I almost text back I’m at the scene of your alleged crime. Don’t freak out, but manage to restrain myself to a simple What for? Which he ignores. I stuff the phone back in my pocket. If Declan’s been paying attention to the local news, he knows about last night’s pep rally turned stalker sideshow. I hope he was in New Hampshire surrounded by people when all that went down, or he’s only going to make the speculation worse.

Not my problem. Tonight I’m just the chauffeur, collecting Ellery and Ezra after work. No way is their grandmother letting them walk through the woods after what happened last night. To be honest, I’m a little surprised she agreed to let me pick them up, but Ellery says closing is two hours past Mrs.
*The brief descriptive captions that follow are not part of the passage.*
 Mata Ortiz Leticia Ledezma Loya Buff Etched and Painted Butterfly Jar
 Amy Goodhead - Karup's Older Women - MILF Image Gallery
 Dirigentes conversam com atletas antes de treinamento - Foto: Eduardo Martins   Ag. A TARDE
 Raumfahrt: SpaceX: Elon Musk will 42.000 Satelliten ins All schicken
Corcoran’s usual bedtime.

I expect the House of Horrors to be empty, but music and laughter spill out toward me as I approach the building. The entire park was built around this house, an old Victorian at the edge of what used to be another wooded area. I’ve seen pictures of it before it became a theme park attraction, and it was always stately but worn-looking—as if its turrets were about to crumble, or the steps leading up to the wide porch would collapse if you stepped on them wrong. It still looks like that, but now it’s all part of the atmosphere.

I haven’t been here since I was ten, when Declan and his friends brought me. They took off when we were halfway through, like the assholes they were, and I had to go through the rest of the house on my own. Every single room freaked me out. I had nightmares for weeks about a guy in a bloody bathtub with stumps for legs.
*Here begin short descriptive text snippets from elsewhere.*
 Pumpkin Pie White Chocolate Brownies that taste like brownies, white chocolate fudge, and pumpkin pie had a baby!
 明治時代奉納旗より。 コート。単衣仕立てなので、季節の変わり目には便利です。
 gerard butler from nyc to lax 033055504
My brother laughed when I finally stumbled out of the House of Horrors, snotty-nosed and terrified. Don’t be such a wuss, Mal. None of it’s real.
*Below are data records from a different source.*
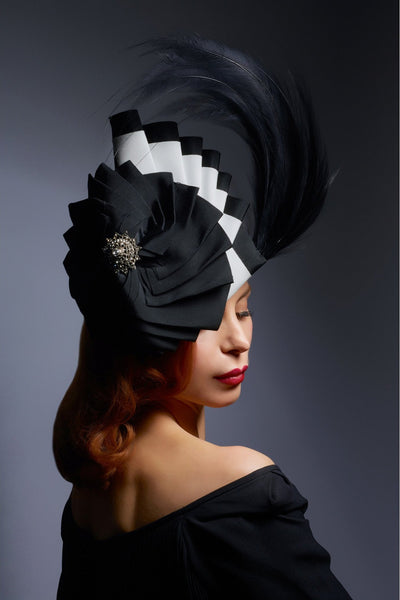 Shop emerging slow fashion milliner Valeria Agostini Piuma Pleated headpiece - Erebus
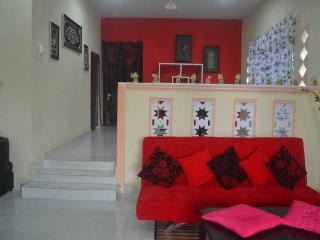 Cozy 3 bedroom Seberang Jaya House with Washing Machine - Seberang Jaya vacation rentals
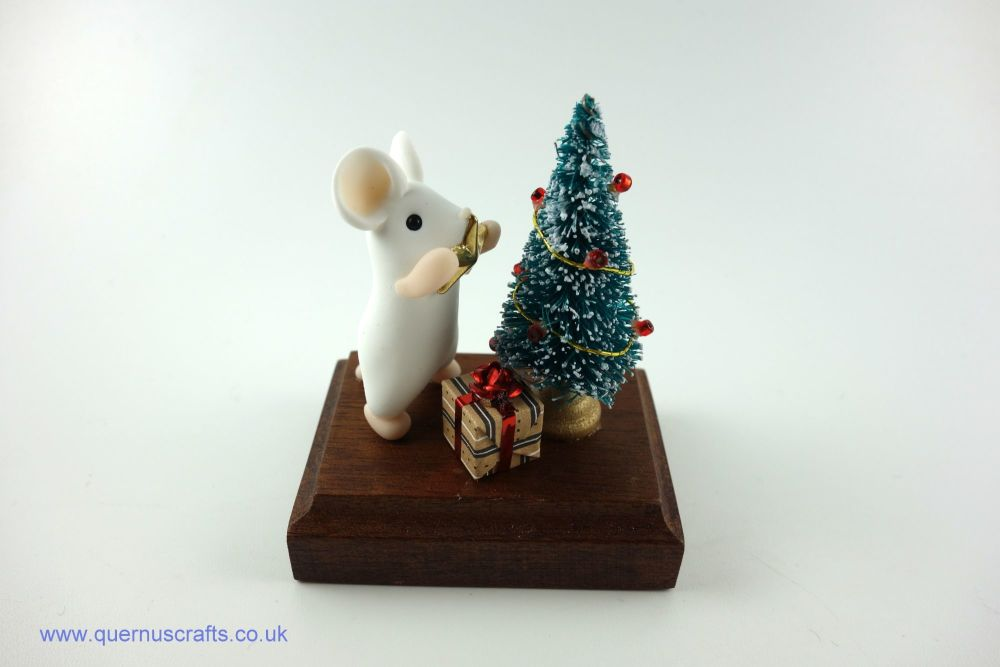 Dressing the Tree Mouse (Red Ribbon)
The music gets louder as I climb the steps and turn the doorknob. It doesn’t budge, and there’s no bell. I knock a few times, which feels weird, like, who do I expect to answer the door at a haunted house, exactly? Nobody does, so I head back down the stairs and edge around to the back. When I turn the corner, I see concrete steps leading down to a door that’s wedged open with a piece of wood. I descend the stairs and push the door open.

I’m in a basement room that looks like it’s part dressing room, part staff room. The space is large, dimly lit, and cluttered with shelves and clothes racks. A vanity with an oversized bulb mirror is shoved to one side, its surface covered with jars and bottles. Two cracked leather couches line the walls, with a glass-topped end table between them. There’s a closet-sized bathroom to the left, and a half-open door in front of me that leads into a small office.

I’m hovering a few steps inside, searching for a way upstairs, when a hand pushes open a frayed velvet curtain on the opposite end of the room. The sudden movement makes me gasp like a scared kid, and the girl who steps through the curtain laughs. She’s almost as tall as I am, dressed in a tight black tank top that shows off intricate tattoos against brown skin. She looks like she could be a few years older than me. “Boo,” she says, then crosses her arms and cocks her head. “Party crasher?” I blink, confused. “What?”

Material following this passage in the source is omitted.